Problems ▸
1. In the thread about Emmit leaving Dallas, how many years does MPower say Emmit spent there?
2. In the thread about Emmit leaving Dallas, reproduce word for word the part that opens with the words containing "Thats kinda wack" and closes with "giovanni82 (Jan 29, 2003)".
3. Write the next part of the thread about Emmit leaving Dallas, picking up right after its final line.

Document extract ▸
■ ■ ■ ■ ■ ■ ■

# Emmit leaving Dallas



## MPower (Jan 29, 2003)

Thats kinda wack there letting him go. They just let him start this last year so he can break the record. Spending 13 years of your life there and they just let you go. I guess business is business.

It will be weird seeing emmit in a different uniform this coming year. Who knows he might still have a few good years left in him.


----------



## giovanni82 (Jan 29, 2003)

I am an Eagles fan, so its hard to say anything good about the Cowboys, but I think he should of been cut last year, the Cowboy's organization only kept him around in my mind to break Payton's record, and for a limited leadership role, but this year, there is no way in hell he should be the starting RB for the Cowboys, Hambrick(sp) isn't great, but at least he has younger legs, I think Parcells will bring in another RB to fill that void though. I look for the Cowgirls to _maybe_ make the playoffs this year, with a 1st round loss in store.


----------



## thePACK (Jan 3, 2003)

he should retire.it sucks watching great player on a downroll spiral.his great days are over..hell i saw it coming he was due 7 plus million this year..


----------



## ProdigalMarine (Jan 31, 2003)

...i think its time for emmit to retire anyways, sad but true







....but parcells already has a good team to start off with...he just needs to improve the defense and part of the o-line...already got a good enough qb and a decent young rb....his wr are pretty well matched for any defense...just gotta get a better defense


----------



## Xenon (Nov 15, 2002)

You cant pay an old man that type of money. He is still a good running back but nothing like some of the younger guys out there. The fact that he broke the record this year is irrelavant.


----------



## RhomZilla (Feb 12, 2003)

I have to agree on you guys on this one. But being a Niners fan, I've hated the Cowboys (but loved the sweet rivalry between these 2 teams). Anyways sh*t can go both ways for a player wether he retires or persues a career with another team. Example: Jerry Rice and Michael Jordan.


----------



## JEARBEAR (Jan 30, 2003)

■ ■ ■ ■ ■ ■ ■

Given records ▸

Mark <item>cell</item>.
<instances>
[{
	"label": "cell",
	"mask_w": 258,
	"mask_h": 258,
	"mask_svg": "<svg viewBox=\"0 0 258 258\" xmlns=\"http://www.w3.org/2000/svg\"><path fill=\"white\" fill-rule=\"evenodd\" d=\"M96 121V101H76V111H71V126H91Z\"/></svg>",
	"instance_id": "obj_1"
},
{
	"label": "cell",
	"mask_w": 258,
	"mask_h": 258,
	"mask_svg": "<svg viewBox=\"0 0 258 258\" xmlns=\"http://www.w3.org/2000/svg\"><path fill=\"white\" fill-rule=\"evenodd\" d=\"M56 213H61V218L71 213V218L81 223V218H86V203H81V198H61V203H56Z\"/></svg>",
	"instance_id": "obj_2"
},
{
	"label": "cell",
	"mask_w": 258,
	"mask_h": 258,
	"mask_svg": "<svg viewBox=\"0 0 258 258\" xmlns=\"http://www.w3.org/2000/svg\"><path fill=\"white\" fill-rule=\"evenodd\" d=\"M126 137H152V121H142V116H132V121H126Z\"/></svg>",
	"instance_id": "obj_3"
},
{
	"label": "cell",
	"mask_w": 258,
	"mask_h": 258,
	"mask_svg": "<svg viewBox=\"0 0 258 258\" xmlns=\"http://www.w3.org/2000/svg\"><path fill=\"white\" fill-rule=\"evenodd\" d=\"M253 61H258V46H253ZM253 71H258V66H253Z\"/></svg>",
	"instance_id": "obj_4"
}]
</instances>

■ ■ ■ ■ ■ ■ ■

Final results ▸
1. 13 years.

2.
Thats kinda wack there letting him go. They just let him start this last year so he can break the record. Spending 13 years of your life there and they just let you go. I guess business is business.

It will be weird seeing emmit in a different uniform this coming year. Who knows he might still have a few good years left in him.


----------



## giovanni82 (Jan 29, 2003)

3.
Emmit aint anywhere near his oldself but if he goes somewhere with a good line I can see a 1200 yrd season with 6 tds, He still has alot of talent, I hate the cowboys to I am also an eagles fan.


----------



## ProdigalMarine (Jan 31, 2003)

.....*NEW YORK JETS!!!!!!!!*







.....martin, chrebet, pennington, moss, coles, abraham, lewis, and the rest of the team


----------



## bobme (Feb 17, 2003)

Sorry, im not much for sports at all, so i got nothing to say other then dose it matter that much? and isnt it all a money thing? i dono sorry guys.


----------



## ProdigalMarine (Jan 31, 2003)

bobme said:


> Sorry, im not much for sports at all, so i got nothing to say other then dose it matter that much? and isnt it all a money thing? i dono sorry guys.


 ...so what was the point of this post?


----------



## bobme (Feb 17, 2003)

USMC*sPiKeY* said:


> bobme said:
> 
> 
> > Sorry, im not much for sports at all, so i got nothing to say other then dose it matter that much? and isnt it all a money thing? i dono sorry guys.
> ...


 nothing, just saying i dont care much becuase i dont watch sports.


----------



## thePACK (Jan 3, 2003)

RhomZilla said:


> I have to agree on you guys on this one. But being a Niners fan, I've hated the Cowboys (but loved the sweet rivalry between these 2 teams).










niners


----------



## thePACK (Jan 3, 2003)

bobme said:


> Sorry, im not much for sports at all, so i got nothing to say other then dose it matter that much? and isnt it all a money thing? i dono sorry guys.


 trying to get you post up then...huh..


----------



## cfr3 (Feb 20, 2003)

f*ck dallas


----------



## marco (Jan 2, 2003)

i dont follow football


----------



## barbourshop (Feb 17, 2003)

All I care about this off season is that my Bears get a decent QB... Hopefully Leftwich and maybe Plummer or Kordell. Kordell is kind of sketchy though.
Dave


----------



## ProdigalMarine (Jan 31, 2003)

barbourshop said:


> Kordell is kind of sketchy though.
> Dave


 ..kordell can play if he can stop BS-ing...he's like a mix between vick and mcnabb, just with less talent


----------



## JEARBEAR (Jan 30, 2003)

USMC*sPiKeY* said:


> barbourshop said:
> 
> 
> > Kordell is kind of sketchy though.
> ...


 Kordell sucks I hate hearing about that guy. Mcnabb is the man


----------



## ProdigalMarine (Jan 31, 2003)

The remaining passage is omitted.